Eukaryot Cell. 2008 Apr 11 [Epub ahead of print]
A novel actin-related protein is associated with daughter cell formation in Toxoplasma
Gordon JL, Beatty WL, Sibley LD.
Department of Molecular Microbiology, Washington University School of Medicine, St. Louis, MO 63110.
Cell division in Toxoplasma gondii occurs by an unusual budding mechanism termed endodyogeny, during which twin daughters are formed within the body of the mother cell. Cytokinesis begins with the coordinated assembly of the inner membrane complex (IMC), which surrounds the growing daughter cells. The IMC is compiled of both flattened membrane cisternae and subpellicular filaments composed of articulin-like proteins attached to underlying singlet microtubules. While proteins that comprise the elongating IMC have been described, little is known about its initial formation. Using Toxoplasma as a model system, we demonstrate that actin-like protein 1 (ALP1) is partially redistributed to the IMC at early stages in its formation.
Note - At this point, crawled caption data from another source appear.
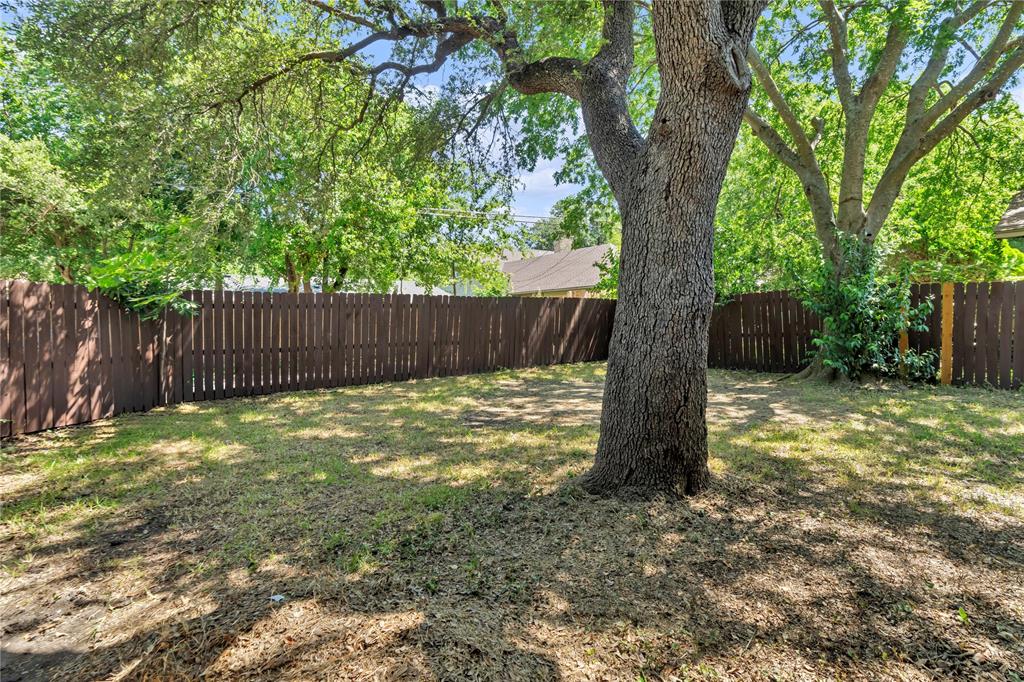 801 Waynelee Drive Property Photo 11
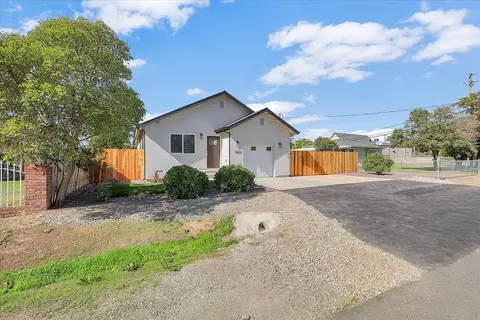 4470 College Way, Olivehurst, CA 95961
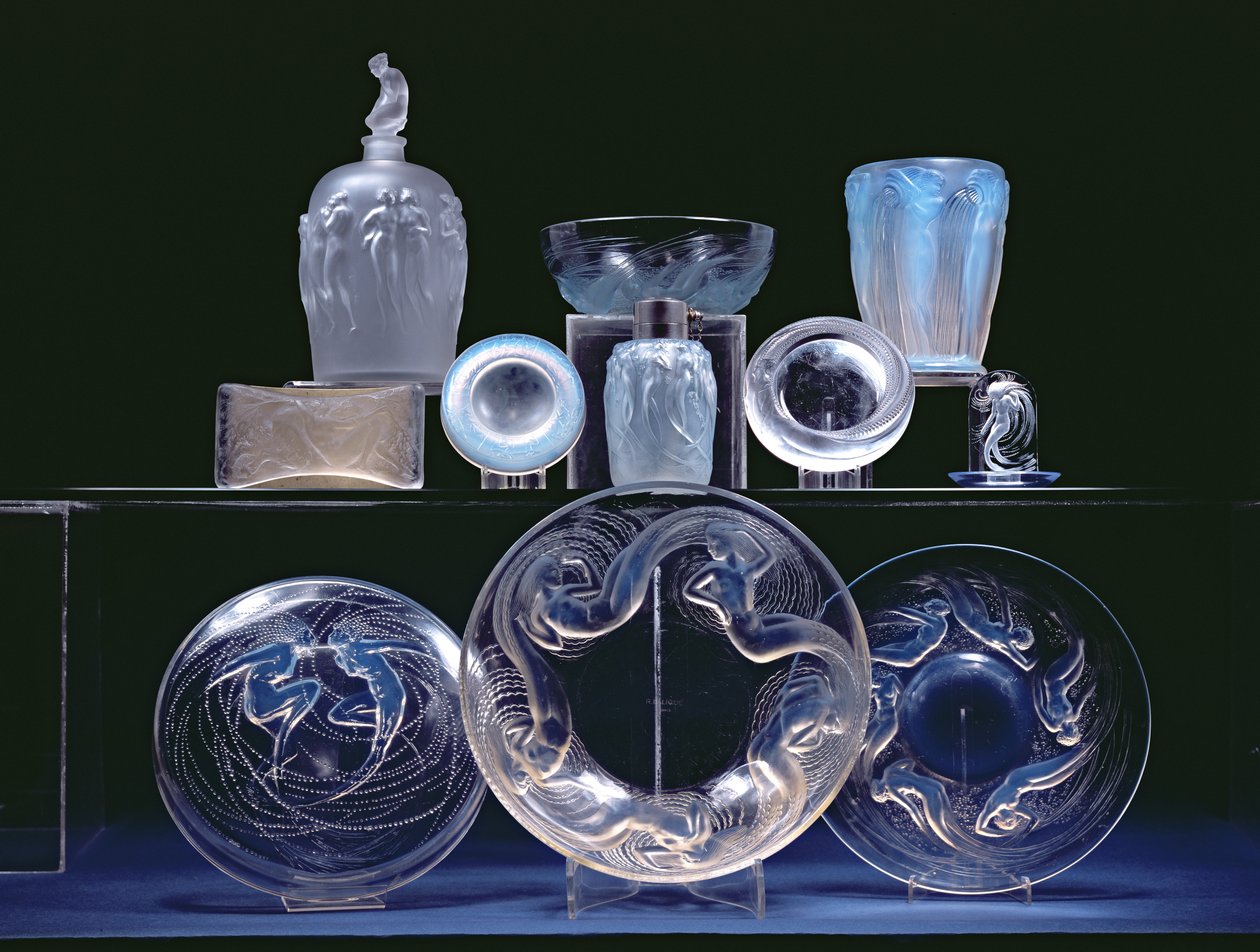 Selezione di bottiglie, piatti e bicchieri (vetro) da Rene Jules Lalique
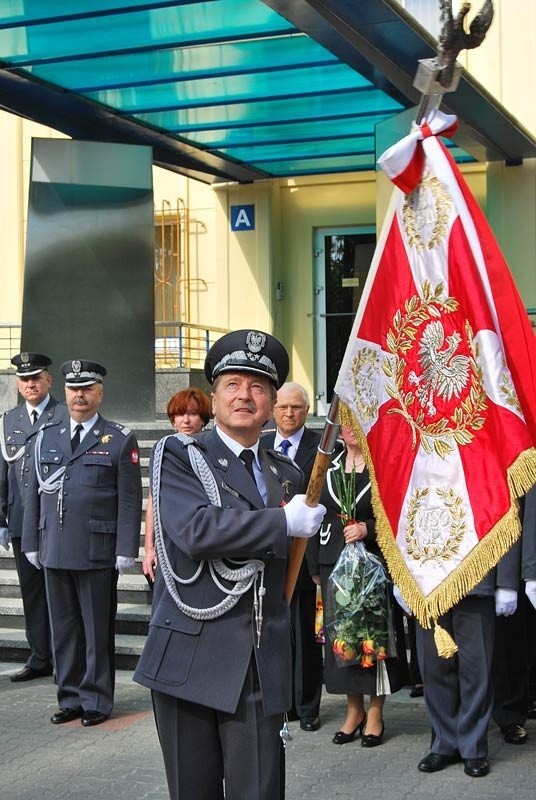 Generał broni Lech Majewski ze sztandarem Sił Powietrznych.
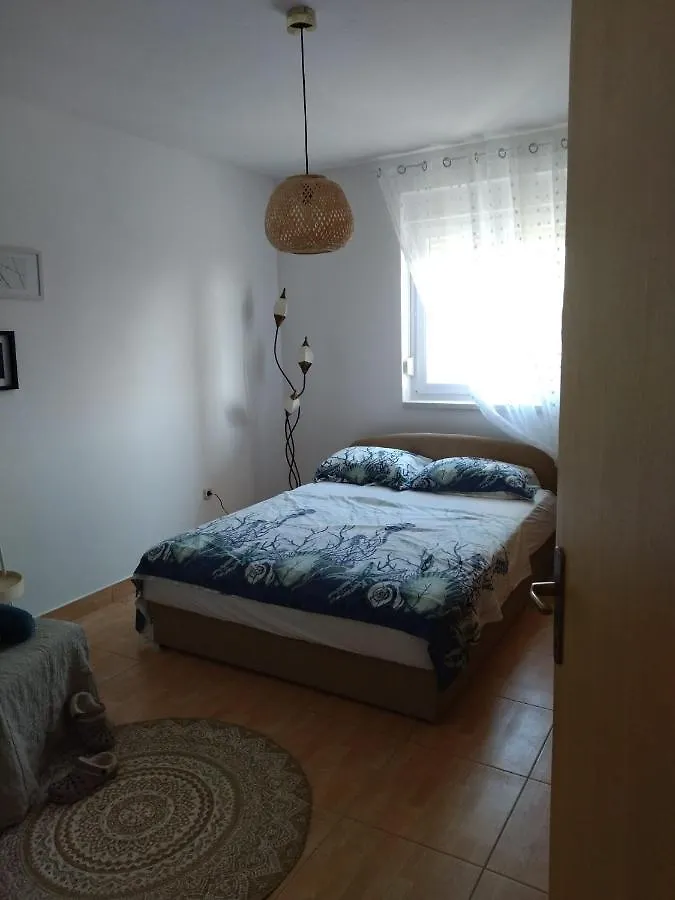 Blueview - Jedinstven Apartman Sa Pogledom Na More Tkon Apartment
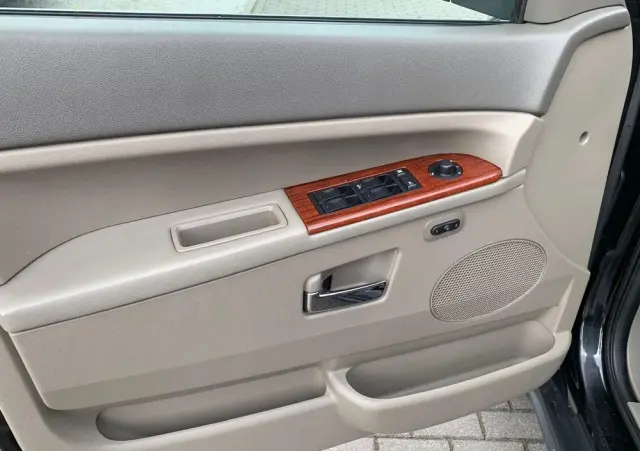 JEEP Grand Cherokee 5.7 V8 Limited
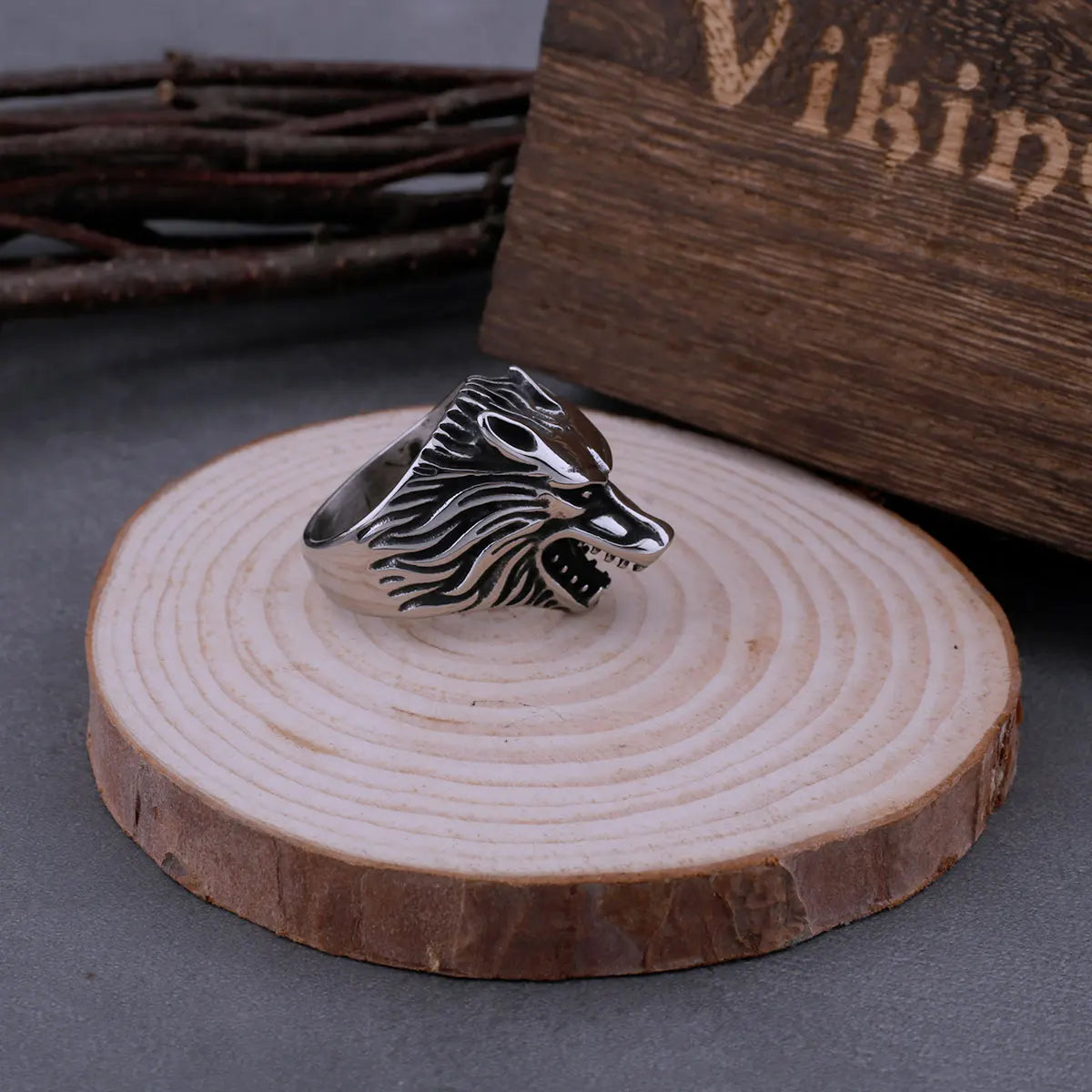 Gothic Wolf Head Ring Retro Wolf Totem Defense Amulet Rune Ring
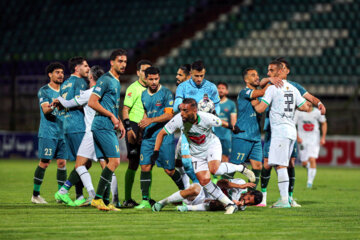 Iran Pro League: Zob Ahan vs. Shams Azar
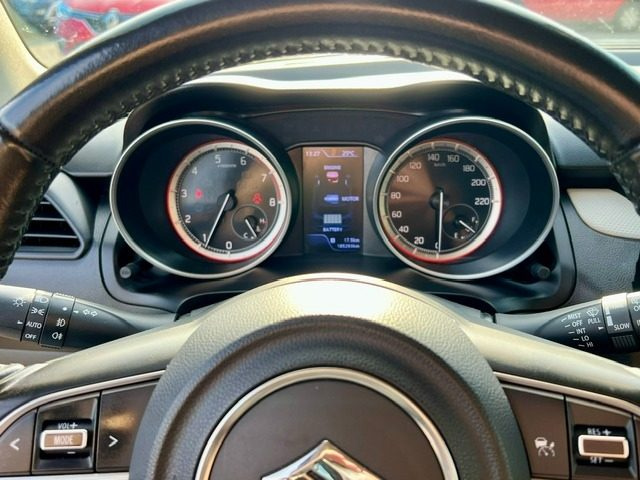 SUZUKI Swift usata, con Fari LED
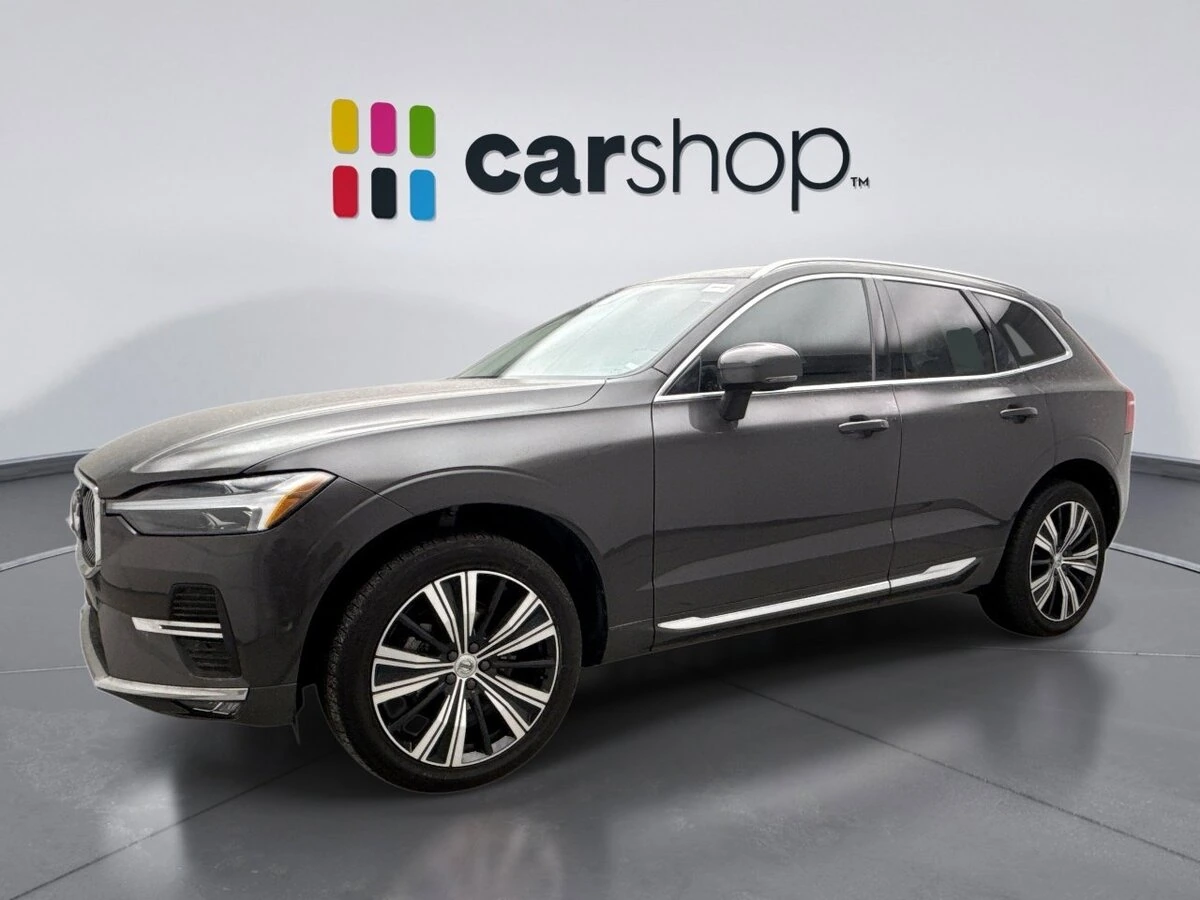 2023 Volvo XC60 Plus's photo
Immuno-EM localized ALP1 to a discrete region of the nuclear envelope, on transport vesicles, and on the nascent IMC of the daughter cells, prior to the arrival of proteins such as IMC-1. Over-expression of ALP1 under control of a strong constitutive promoter disrupted formation of the daughter cell IMC, leading to delayed growth and defects in nuclear and apicoplast segregation. Collectively, these data suggest that ALP1 participates in formation of daughter cell membranes during cell division in apicomplexan parasites.